## FRAGMENTO PROPORCIONADO
El Escéptico Digital - Edición 2013 - Número 269
Andrés Carmona Campo
(Artículo publicado originalmente en la bitácora Filosofía en la Red).
¿Pueden tener religión los menores? La pregunta tiene sentido y, además, consecuencias, sobre todo después de la curiosa sentencia de la jueza del Juzgado de Primera Instancia número 26 de Sevilla que obliga a que un menor haga la primera comunión según el rito católico, pese a la oposición de su madre y del propio menor.
La respuesta a la pregunta obliga a elegir entre dos puntos de vista distintos: uno ilustrado y otro comunitarista. Por el primero, la religión es una opción individual y personal que puede tomar cada cual de forma libre y voluntaria si así lo desea. Por el segundo, la religión es una pertenencia o identidad que no se elige sino en la que se nace y que constituye a las personas. Desde luego, no da igual una que otra. La primera es una perspectiva mucho más racionalista, liberal y respetuosa de la autonomía personal y los derechos individuales, la otra es más romántica, comunitarista y tendente a la heteronomía moral y la identidad colectiva.
Lo anterior podría expresarse de otra forma preguntándonos si, respecto de la religión, uno nace o se hace: para el comunitarista lo primero, para el ilustrado lo segundo. Este argumentará que la libertad de conciencia y religiosa exige la libertad de elegir y cambiar de religión para el sujeto del derecho. Aquel responderá que, sin negar ese derecho, también es cierto que, de hecho, todo el mundo nace en el seno de una comunidad (religiosa o no) aunque luego pueda cambiar de religión o ideología abandonando esa comunidad por otra. El comunitarista dirá que el planteamiento ilustrado presupone unos individuos ideológicamente neutros que, en algún momento, se plantean las cuestiones metafísicas, transcendentes y de sentido, y que luego eligen, objetando que eso no ocurre así de hecho: todos los individuos nacen en una familia que les educa en un marco ideológico concreto (religioso o no) y que luego de mayores eligen seguir en él o abandonarlo.
En cierto modo ambos llevan razón, y por eso los dos se equivocan. Lo que pasa es que el ilustrado se mueve en el ámbito normativo o del deber ser, mientras que el comunitarista está en el plano del ser o lo que es de hecho. El comunitarista describe lo que efectivamente ocurre, mientras que el ilustrado señala lo que debería ocurrir. El comunitarista cae en la falacia naturalista clásica: el paso del ser al deber ser, justificar lo que de hecho ocurre simplemente porque ocurre. Claro que, por otra parte, el ilustrado cae en el idealismo: pretender que lo que debería ser puede darse en la realidad tal cual automáticamente y sin problemas, lo que no está garantizado de ningún modo[1].

## ACTIVIDAD A
Transcribe del texto sobre la religión de los menores todo lo que va desde "En cierto modo" hasta "de ningún modo[1].".
## ACTIVIDAD B
Según el texto sobre la religión de los menores, ¿en qué falacia cae el comunitarista?
No es necesario consultar el listado.

## DATOS A CONTINUACIÓN
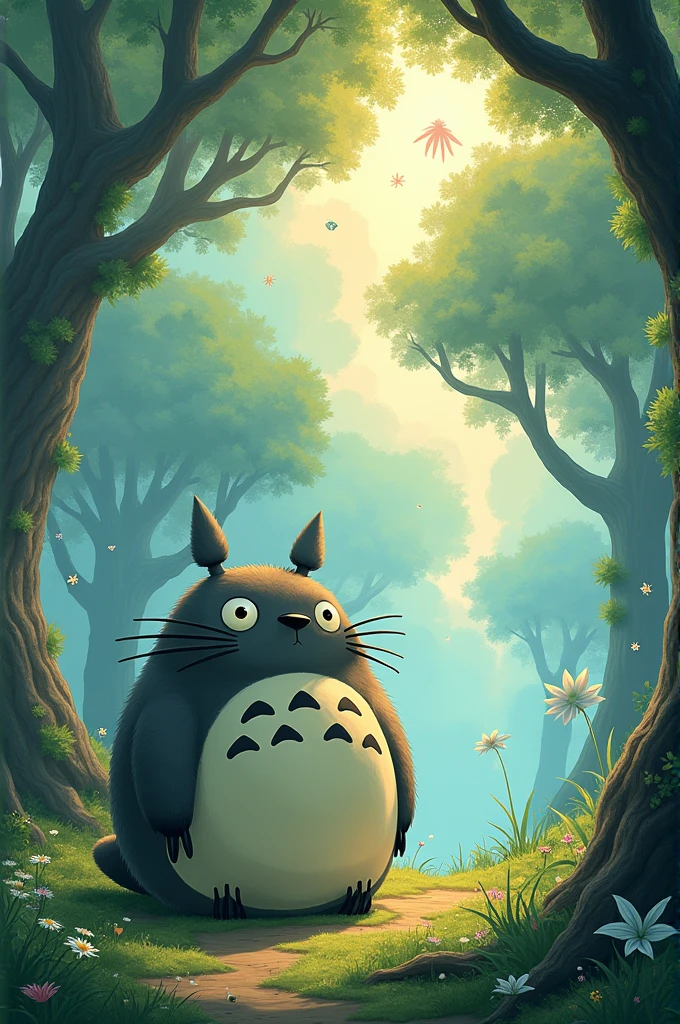 Create a unique surreal Totoro anime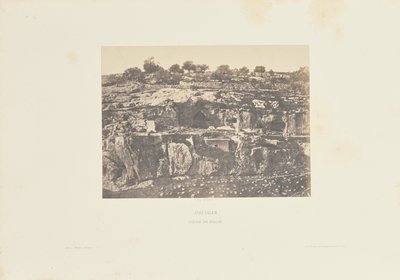 Jerusalem. Landsbyen Siloam af Auguste Salzmann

## RESPUESTA A
En cierto modo ambos llevan razón, y por eso los dos se equivocan. Lo que pasa es que el ilustrado se mueve en el ámbito normativo o del deber ser, mientras que el comunitarista está en el plano del ser o lo que es de hecho. El comunitarista describe lo que efectivamente ocurre, mientras que el ilustrado señala lo que debería ocurrir. El comunitarista cae en la falacia naturalista clásica: el paso del ser al deber ser, justificar lo que de hecho ocurre simplemente porque ocurre. Claro que, por otra parte, el ilustrado cae en el idealismo: pretender que lo que debería ser puede darse en la realidad tal cual automáticamente y sin problemas, lo que no está garantizado de ningún modo[1].

## RESPUESTA B
En la falacia naturalista clásica: el paso del ser al deber ser.